Code Red

The Code Red worm is self-replicating malicious code that exploits a known vulnerability in Microsoft IIS servers.  The "Code Red" worm attack proceeds as follows:

• The "Code Red" worm attempts to connect to TCP port 80 on a randomly chosen host assuming that a web server will be found. Upon a successful connection to port 80, the attacking host sends a crafted HTTP GET request to the victim, attempting to exploit a buffer overflow in the Indexing Service.
• The same exploit (HTTP GET request) is sent to each of the randomly chosen hosts due to the self-propagating nature of the worm. However, depending on the configuration of the host which receives this request, there are varied consequences.
• IIS servers with Indexing service installed will almost certainly be compromised by the "Code Red" worm.
• If the exploit is successful, the worm begins executing on the victim host. In the earlier variant of the worm, victim hosts with a default language of English experienced the following defacement on all pages requested from the server:
  HELLO! Welcome to http://www.worm.com! Hacked By Chinese!

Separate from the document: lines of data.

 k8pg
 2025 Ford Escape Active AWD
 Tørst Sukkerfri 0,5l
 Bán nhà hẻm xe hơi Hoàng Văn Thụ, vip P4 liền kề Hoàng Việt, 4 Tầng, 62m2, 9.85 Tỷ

• Servers configured with a language that is not English and those infected with the later variant will not experience any change in the served content. Other worm activity on a compromised machine is time senstive; different activity occurs based on the date (day of the month) of the system clock.
• The infected host will attempt to connect to TCP port 80 of randomly chosen IP addresses in order to further propagate the worm.  Then a packet-flooding denial of service attack will be launched against a particular fixed IP address.  At end of the month: The worm "sleeps"; no active connections or denial of service.